Chunks of salmon, fresh spinach and chopped dill all feature in this tasty Salmon and Spinach Quiche recipe, all encased in a crisp spelt flour wholemeal pastry case.
There are several reasons I just love this Salmon and Spinach Quiche and they are, in no particular order...
- It's a meal-in-one.
- Dead easy to make (swap out the pastry case for a bought one if you really want to simplify).
- Contains a variety of healthy flavour-packed ingredients, i.e. fish, veg and dairy.
- I just love the spelt flour pastry crust, it has bags of flavour and a nice crisp texture. See below for more info about how great spelt flour is.

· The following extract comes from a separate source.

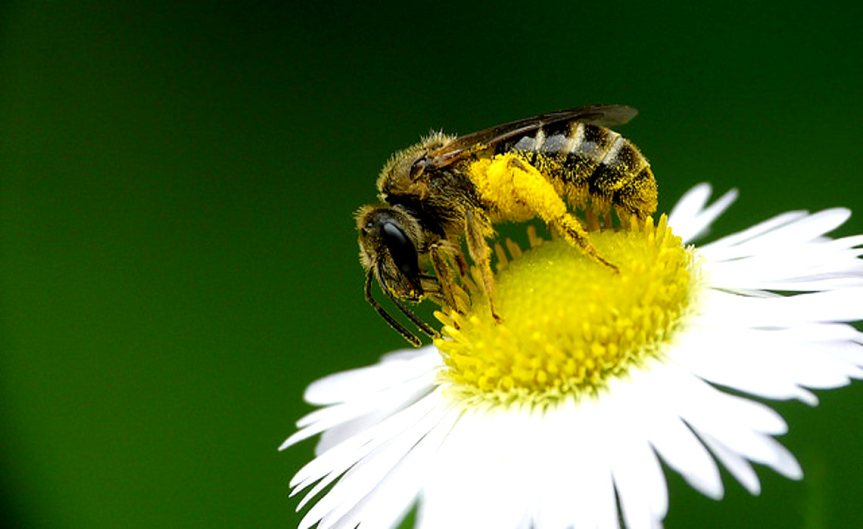 Bee [CCBY coniferconifer]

- Easily feeds a family of 4-6.
- Can be eaten hot or cold.
- Great as a snack, a meal, for a buffet or a run down to the fridge in the middle of the night when you can't sleep!
Oh, and it just smells divine whilst cooking! I do love a kitchen that smells all warm and tasty and homely!
Quiche is a real go-to meal for me. I like cooking, but I prefer baking and Spinach and Salmon Quiche or Roasted vegetable quiche meet nicely in the middle.
Jump to:
Why make Ella's Better Bakes Salmon and Spinach Quiche?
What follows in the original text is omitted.